= Given exercise =
Reproduce, word for word, the part of the excerpt on Montana restoration damages that opens with the words containing "While there is" and closes with "see Lampi v.".

------ Excerpt provided

While there is a line of cases under Montana law that supports a damage
award sufficient to restore property that has been temporarily injured, see Lampi v.
Speed, 261 P.3d 1000 (Mont. 2011), and Sunburst School District No. 2 v. Texaco,
Inc., 165 P.3d 1079 (Mont. 2007), such restoration must be reasonable, plaintiff
must show objectively reasonable “reasons personal” to justify restoration of the
property, and plaintiff must “establish that the award will actually be used for
restoration....” Lampi, 261 P.3d at 1006. There are in this case real questions
whether the Plaintiffs can show objectively reasonable ‘reasons personal’ to
restore their property and whether any of the Plaintiffs would--or even could-actually use such a substantial award ($27 million between five plaintiffs) to
restore their property. A plaintiff in these circumstances is not permitted to simply
pocket a damages award as profit. See McEwen v. MCR, LLC, 291 P.3d 1253
(Mont. 2012).

------------
------ Material

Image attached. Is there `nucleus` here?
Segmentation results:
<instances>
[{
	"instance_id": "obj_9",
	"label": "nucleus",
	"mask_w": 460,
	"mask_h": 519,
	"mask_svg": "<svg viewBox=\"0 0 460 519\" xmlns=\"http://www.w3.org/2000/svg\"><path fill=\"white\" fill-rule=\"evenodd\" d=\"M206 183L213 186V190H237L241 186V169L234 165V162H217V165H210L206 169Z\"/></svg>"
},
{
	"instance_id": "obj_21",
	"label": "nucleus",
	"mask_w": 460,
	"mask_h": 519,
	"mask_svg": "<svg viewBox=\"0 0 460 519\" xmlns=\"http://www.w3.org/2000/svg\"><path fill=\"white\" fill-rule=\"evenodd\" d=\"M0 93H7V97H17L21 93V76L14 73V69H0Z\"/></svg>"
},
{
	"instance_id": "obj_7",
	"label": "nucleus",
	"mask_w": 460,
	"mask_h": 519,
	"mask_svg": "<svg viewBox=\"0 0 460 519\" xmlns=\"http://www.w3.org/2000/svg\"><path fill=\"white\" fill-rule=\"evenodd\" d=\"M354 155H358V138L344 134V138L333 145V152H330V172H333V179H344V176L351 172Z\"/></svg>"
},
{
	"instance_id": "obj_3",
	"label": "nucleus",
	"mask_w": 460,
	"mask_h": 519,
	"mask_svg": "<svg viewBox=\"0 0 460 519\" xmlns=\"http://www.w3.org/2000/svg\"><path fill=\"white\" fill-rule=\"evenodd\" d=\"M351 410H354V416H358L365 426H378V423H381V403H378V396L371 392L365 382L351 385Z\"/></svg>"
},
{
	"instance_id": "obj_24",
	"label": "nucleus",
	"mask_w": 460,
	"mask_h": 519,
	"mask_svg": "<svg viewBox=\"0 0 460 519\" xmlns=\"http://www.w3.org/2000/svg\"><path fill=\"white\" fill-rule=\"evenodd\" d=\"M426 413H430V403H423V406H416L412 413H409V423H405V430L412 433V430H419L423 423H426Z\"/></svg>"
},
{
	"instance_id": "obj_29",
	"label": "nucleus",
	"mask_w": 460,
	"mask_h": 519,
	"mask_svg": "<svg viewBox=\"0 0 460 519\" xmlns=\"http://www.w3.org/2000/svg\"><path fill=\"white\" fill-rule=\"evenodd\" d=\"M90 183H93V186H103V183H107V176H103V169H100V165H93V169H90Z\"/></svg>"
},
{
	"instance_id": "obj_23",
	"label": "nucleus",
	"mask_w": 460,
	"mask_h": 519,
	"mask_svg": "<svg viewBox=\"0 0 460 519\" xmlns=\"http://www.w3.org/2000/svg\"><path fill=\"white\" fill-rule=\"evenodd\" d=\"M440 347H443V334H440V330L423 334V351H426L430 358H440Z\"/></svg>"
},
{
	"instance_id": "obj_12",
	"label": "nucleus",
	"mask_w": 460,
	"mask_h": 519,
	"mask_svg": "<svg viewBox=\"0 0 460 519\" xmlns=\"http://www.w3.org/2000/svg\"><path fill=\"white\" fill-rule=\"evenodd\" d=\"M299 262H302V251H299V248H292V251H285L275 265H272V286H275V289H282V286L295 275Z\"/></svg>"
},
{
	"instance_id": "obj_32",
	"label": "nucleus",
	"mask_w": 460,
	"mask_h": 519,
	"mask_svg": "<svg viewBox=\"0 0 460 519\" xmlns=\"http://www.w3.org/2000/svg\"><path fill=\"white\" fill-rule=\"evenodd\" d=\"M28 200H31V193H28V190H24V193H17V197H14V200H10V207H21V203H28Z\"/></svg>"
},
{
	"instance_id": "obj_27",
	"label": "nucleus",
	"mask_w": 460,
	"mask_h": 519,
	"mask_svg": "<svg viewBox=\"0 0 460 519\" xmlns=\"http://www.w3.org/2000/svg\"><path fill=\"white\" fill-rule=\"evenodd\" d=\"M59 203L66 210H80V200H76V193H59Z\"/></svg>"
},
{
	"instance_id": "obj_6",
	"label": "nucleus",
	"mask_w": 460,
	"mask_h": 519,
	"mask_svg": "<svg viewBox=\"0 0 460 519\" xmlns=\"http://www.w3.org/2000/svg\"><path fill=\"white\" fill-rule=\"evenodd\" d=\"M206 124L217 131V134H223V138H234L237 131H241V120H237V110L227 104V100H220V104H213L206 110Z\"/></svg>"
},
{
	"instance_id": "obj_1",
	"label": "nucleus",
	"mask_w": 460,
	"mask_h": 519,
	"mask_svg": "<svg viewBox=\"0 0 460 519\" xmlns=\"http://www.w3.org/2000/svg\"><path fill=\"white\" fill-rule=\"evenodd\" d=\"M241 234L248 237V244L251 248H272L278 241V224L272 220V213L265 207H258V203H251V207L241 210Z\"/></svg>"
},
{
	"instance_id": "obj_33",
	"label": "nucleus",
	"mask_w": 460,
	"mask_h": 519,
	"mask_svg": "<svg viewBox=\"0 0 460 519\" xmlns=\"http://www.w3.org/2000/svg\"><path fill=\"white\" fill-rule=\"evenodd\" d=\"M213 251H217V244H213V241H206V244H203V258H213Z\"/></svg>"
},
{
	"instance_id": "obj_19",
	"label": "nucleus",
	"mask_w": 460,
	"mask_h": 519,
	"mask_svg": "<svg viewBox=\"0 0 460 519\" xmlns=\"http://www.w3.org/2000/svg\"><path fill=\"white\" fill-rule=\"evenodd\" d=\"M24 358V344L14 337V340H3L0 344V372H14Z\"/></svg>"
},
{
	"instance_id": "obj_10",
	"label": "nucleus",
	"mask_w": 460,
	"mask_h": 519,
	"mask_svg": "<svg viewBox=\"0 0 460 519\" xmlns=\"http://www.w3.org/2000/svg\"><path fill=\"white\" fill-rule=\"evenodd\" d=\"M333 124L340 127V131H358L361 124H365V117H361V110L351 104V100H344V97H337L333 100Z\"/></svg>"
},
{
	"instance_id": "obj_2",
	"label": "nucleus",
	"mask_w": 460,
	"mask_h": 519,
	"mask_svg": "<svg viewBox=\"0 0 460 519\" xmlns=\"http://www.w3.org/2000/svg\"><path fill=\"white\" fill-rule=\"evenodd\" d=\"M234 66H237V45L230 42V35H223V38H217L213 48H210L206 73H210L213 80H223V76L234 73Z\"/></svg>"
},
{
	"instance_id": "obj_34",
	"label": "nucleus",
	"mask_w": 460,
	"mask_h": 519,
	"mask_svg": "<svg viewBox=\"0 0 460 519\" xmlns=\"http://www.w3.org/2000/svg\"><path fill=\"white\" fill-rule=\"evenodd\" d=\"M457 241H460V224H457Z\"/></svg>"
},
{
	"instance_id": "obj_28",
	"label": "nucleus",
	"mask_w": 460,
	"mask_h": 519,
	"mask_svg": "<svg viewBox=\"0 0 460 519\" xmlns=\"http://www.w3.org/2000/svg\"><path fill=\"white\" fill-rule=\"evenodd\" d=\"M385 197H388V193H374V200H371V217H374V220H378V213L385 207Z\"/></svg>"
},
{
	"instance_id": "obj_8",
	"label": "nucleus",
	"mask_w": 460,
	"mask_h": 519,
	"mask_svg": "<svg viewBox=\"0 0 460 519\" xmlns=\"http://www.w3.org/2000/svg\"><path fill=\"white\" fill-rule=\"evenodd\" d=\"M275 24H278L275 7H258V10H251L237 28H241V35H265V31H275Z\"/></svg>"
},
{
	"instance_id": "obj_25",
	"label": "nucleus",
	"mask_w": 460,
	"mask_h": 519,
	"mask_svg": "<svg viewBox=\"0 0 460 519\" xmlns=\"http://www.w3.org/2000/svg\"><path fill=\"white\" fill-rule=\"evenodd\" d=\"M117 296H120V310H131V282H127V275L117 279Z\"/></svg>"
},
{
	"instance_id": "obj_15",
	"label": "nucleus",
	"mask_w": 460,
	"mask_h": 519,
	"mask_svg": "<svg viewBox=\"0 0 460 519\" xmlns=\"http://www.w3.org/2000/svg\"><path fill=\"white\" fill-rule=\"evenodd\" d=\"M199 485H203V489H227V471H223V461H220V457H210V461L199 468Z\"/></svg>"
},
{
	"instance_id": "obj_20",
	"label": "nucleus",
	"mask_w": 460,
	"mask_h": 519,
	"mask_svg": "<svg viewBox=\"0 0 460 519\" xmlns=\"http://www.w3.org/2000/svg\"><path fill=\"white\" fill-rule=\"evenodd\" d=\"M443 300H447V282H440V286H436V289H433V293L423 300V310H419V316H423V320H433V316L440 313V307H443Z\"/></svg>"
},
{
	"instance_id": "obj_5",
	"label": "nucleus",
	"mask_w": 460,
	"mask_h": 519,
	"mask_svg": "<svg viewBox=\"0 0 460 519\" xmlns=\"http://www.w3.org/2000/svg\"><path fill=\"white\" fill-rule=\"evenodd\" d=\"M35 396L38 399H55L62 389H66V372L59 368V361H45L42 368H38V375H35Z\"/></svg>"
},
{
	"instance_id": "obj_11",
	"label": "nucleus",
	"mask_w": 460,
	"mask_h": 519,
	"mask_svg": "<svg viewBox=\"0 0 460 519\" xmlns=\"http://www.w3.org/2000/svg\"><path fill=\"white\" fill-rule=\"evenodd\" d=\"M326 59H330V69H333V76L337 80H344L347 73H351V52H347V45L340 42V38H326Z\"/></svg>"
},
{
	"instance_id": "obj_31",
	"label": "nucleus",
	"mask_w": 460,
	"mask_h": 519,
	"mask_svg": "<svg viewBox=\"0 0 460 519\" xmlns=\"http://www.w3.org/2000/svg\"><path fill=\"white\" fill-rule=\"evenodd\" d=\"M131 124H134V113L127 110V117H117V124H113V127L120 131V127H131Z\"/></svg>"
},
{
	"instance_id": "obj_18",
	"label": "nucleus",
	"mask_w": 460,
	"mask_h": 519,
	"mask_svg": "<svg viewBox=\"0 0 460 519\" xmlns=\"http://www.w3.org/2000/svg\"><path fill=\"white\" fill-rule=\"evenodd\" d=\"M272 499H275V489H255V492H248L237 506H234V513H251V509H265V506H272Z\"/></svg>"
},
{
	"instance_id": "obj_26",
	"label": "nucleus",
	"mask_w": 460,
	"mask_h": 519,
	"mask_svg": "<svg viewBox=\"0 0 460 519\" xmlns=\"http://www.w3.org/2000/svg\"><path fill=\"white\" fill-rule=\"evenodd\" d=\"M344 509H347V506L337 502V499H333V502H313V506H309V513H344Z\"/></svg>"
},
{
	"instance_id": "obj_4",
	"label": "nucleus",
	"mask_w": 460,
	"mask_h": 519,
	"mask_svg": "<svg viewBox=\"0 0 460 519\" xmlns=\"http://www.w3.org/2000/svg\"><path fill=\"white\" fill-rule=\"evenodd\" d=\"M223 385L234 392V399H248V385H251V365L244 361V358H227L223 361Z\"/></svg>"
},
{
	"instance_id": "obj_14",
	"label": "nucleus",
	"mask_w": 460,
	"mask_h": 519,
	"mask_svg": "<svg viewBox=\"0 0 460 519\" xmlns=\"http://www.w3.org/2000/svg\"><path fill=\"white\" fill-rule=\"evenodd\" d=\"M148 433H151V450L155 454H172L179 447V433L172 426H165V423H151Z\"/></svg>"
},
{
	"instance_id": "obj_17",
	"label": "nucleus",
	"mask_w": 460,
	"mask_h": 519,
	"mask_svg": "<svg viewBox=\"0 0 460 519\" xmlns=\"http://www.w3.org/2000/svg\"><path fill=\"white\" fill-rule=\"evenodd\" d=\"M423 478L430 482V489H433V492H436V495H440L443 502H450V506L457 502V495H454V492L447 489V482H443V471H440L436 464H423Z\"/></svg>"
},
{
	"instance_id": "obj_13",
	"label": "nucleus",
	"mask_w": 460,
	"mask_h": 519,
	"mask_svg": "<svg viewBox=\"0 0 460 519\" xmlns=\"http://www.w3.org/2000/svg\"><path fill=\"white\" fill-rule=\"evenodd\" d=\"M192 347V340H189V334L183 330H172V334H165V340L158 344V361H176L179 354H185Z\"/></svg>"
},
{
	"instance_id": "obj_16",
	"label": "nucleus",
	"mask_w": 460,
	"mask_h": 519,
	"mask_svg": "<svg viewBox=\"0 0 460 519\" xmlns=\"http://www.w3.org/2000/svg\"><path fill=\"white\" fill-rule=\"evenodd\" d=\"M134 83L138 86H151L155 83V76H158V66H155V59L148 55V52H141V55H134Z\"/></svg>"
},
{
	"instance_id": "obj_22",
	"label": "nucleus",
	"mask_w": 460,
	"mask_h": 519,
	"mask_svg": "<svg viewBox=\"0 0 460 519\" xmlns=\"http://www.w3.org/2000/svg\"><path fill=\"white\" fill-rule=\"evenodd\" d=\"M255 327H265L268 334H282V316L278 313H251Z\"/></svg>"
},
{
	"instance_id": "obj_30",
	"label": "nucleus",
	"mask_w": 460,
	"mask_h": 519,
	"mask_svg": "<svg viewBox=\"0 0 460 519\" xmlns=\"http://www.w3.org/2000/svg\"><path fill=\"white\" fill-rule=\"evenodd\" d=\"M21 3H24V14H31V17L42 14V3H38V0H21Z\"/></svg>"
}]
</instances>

------------

= Reply to the task =
While there is a line of cases under Montana law that supports a damage
award sufficient to restore property that has been temporarily injured, see Lampi v.